Tsutomu Mizushima directed and wrote the screenplay for this show, as well as its spiritual predecessor Bludgeoning Angel Dokuro-chan. Punie-chan is, however, based on a short manga series by Hideki Oowada, who wasn't connected with the earlier project. Some of Mizushima's other notable works include the anime adaptations of XXXHOLiC, Hare+Guu, Kujibiki Unbalance, and the Genshiken OAVs.
The original title, Dai Mahou Touge, is probably a play on Dai Bosatsu Touge ("Pass of the Great Bodhisattva," aka "The Sword of Doom"), a classic samurai drama. It is, appropriately, about an amoral and bloodthirsty samurai known for his icy nature and willingness to kill anyone.
To cover a few other references:
Punie's magical incantation, "Lyrical Tokarev, kill them all!", is presumably a reference to early Soviet weapons designer and government agent Fedor Tokarev, and/or any of the famous handguns and rifles that bear his name.
Tetsuko's name and hobby are probably a reference to the nonfiction manga and anime "Tetsuko's Journey," about a railroad aficionado who has visited every train station in Japan.
At one point Punie lists the other magical girls crushed by her mother in pursuit of the throne; these are all main characters in classic magical girl shows.
The Necronomicon is a classic book of evil secrets, but this particular one is specifically a reference to Sam Raimi's Evil Dead series--the book pictured looks exactly the same.
The savage inequity of Punie's homeland even brings in a background joke that most Japanese viewers probably didn't get; in Paya-tan's home, Waku-Waku Mascot Village, one establishment sports a sign reading "Whites Only."
US DVD Review
AnimeWorks' DVD is what you'd charitably call basic. On the bare necessities side, it's fine; clean 2-channel Japanese (only) audio, and nice-looking 4:3 video (no compression artifacts that I noticed and a clean, slightly soft-focus look). The reasonably-accurate subtitles make use of a few Japanese suffixes and aren't hard-coded, though they don't translate some of the background text. The menu has an on/off option for the subtitles, plus a set of four chapter stops for every episode.

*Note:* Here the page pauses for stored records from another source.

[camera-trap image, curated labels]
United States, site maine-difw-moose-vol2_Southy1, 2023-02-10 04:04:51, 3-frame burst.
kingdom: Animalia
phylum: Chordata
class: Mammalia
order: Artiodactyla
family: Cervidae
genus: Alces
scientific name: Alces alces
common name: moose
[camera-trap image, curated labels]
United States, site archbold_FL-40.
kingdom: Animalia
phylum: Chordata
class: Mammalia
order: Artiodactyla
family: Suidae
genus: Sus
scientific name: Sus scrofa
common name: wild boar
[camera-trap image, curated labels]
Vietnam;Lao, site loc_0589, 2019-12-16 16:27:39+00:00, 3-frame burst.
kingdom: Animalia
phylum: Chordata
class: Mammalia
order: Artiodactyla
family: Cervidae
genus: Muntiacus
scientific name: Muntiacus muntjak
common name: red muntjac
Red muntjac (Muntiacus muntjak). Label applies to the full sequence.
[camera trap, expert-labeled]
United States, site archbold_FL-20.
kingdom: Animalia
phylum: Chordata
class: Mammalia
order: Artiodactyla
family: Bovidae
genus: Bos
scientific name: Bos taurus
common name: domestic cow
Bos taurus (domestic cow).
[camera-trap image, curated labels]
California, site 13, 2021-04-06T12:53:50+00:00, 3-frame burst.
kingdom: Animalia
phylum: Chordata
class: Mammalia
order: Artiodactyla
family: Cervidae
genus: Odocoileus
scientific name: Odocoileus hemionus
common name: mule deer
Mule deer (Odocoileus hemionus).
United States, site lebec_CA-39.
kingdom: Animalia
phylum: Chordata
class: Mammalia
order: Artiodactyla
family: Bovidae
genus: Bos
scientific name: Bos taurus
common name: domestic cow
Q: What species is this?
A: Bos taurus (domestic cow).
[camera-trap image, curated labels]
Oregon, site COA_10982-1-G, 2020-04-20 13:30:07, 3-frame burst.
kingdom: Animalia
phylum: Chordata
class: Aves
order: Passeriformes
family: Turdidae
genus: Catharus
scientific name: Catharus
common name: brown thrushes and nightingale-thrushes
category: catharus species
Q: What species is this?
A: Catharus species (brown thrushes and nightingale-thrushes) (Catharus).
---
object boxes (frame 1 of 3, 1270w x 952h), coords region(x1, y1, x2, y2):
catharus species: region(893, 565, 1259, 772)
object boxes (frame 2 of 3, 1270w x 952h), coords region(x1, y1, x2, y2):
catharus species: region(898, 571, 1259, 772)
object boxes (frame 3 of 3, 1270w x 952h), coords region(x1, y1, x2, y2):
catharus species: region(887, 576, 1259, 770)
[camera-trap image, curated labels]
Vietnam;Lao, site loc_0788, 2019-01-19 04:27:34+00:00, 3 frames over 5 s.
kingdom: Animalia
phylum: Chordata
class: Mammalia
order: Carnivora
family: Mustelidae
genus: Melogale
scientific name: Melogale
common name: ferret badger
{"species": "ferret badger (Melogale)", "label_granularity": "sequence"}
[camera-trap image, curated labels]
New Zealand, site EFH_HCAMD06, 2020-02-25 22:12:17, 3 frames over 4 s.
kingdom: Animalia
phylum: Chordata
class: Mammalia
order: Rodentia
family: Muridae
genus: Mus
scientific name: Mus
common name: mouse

And that's it--not even a clean opening as a tolken special feature. Conspicuously absent are the four short (and rather funny) omake episodes about Tetsuko visiting Punie's homeland included as bonuses on the Japanese DVDs--disappointing. At least the box design is fun, and the physical disc itself, sporting a lineup of horrified-looking vegetables, looks spiffy.
Probably qualifies for the 16-up AnimeWorks put on it on account of grisly violence and incongruently mature themes; you might even call it 13-up depending on how you view parody.
Violence: 4 - There's a lot of not-necessarily-cartoony violence, and it gets pretty brutal, but it's not wildly graphic and played entirely for laughs.
Nudity: 2 - Some fanservice-level underwear, little more.
Sex/Mature Themes: 2 - There are some general mature themes, but nothing substantial.
Language: 2 - Some moderately coarse language in the subtitles.
Available in North America from AnimeWorks on a single subtitled-only DVD.